▶ [The task]:
Output the records that follow exactly as they are written.

+===+

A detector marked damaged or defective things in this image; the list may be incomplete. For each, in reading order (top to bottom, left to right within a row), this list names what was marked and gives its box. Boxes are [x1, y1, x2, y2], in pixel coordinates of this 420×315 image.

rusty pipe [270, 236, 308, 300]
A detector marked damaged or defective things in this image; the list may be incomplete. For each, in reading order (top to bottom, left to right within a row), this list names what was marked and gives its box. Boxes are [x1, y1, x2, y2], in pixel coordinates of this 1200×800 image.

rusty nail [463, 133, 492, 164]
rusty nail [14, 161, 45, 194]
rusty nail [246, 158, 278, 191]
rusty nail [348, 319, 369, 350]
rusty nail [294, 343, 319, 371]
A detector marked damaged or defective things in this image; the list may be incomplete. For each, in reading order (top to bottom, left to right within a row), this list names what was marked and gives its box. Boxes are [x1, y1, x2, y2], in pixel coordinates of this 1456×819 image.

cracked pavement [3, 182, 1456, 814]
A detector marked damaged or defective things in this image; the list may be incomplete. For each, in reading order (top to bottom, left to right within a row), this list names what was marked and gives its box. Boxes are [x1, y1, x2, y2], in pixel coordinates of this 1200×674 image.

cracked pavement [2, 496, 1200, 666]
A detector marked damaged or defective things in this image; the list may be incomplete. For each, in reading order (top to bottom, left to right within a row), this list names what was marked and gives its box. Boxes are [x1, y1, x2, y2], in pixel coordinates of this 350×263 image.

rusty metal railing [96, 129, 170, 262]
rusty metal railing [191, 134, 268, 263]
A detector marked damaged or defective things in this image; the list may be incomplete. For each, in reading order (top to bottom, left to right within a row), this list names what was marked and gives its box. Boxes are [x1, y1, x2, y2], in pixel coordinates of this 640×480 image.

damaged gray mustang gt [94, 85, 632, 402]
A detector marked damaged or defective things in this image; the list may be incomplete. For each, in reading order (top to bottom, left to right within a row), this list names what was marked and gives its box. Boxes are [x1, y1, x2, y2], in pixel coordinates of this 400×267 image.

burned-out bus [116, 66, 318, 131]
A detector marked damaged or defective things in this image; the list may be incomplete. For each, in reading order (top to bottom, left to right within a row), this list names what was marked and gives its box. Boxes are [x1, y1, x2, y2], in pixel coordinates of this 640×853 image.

+===+

▶ [Answer to the problem]:
A detector marked damaged or defective things in this image; the list may be incomplete. For each, in reading order (top to bottom, left to right within a row), this list names what was marked and gives its box. Boxes are [x1, y1, x2, y2], in pixel coordinates of this 420×315 image.

rusty pipe [270, 236, 308, 300]
A detector marked damaged or defective things in this image; the list may be incomplete. For each, in reading order (top to bottom, left to right within a row), this list names what was marked and gives its box. Boxes are [x1, y1, x2, y2], in pixel coordinates of this 1200×800 image.

rusty nail [463, 133, 492, 164]
rusty nail [14, 161, 45, 194]
rusty nail [246, 158, 278, 191]
rusty nail [348, 319, 369, 350]
rusty nail [294, 343, 319, 371]
A detector marked damaged or defective things in this image; the list may be incomplete. For each, in reading order (top to bottom, left to right within a row), this list names what was marked and gives its box. Boxes are [x1, y1, x2, y2], in pixel coordinates of this 1456×819 image.

cracked pavement [3, 182, 1456, 814]
A detector marked damaged or defective things in this image; the list may be incomplete. For each, in reading order (top to bottom, left to right within a row), this list names what was marked and gives its box. Boxes are [x1, y1, x2, y2], in pixel coordinates of this 1200×674 image.

cracked pavement [2, 496, 1200, 666]
A detector marked damaged or defective things in this image; the list may be incomplete. For each, in reading order (top to bottom, left to right within a row), this list names what was marked and gives its box. Boxes are [x1, y1, x2, y2], in pixel coordinates of this 350×263 image.

rusty metal railing [96, 129, 170, 262]
rusty metal railing [191, 134, 268, 263]
A detector marked damaged or defective things in this image; the list may be incomplete. For each, in reading order (top to bottom, left to right within a row), this list names what was marked and gives its box. Boxes are [x1, y1, x2, y2], in pixel coordinates of this 640×480 image.

damaged gray mustang gt [94, 85, 632, 402]
A detector marked damaged or defective things in this image; the list may be incomplete. For each, in reading order (top to bottom, left to right within a row), this list names what was marked and gives its box. Boxes are [x1, y1, x2, y2], in pixel coordinates of this 400×267 image.

burned-out bus [116, 66, 318, 131]
A detector marked damaged or defective things in this image; the list may be incomplete. For each, in reading order (top to bottom, left to right within a row), this list names what was marked and gives its box. Boxes are [x1, y1, x2, y2], in pixel coordinates of this 640×853 image.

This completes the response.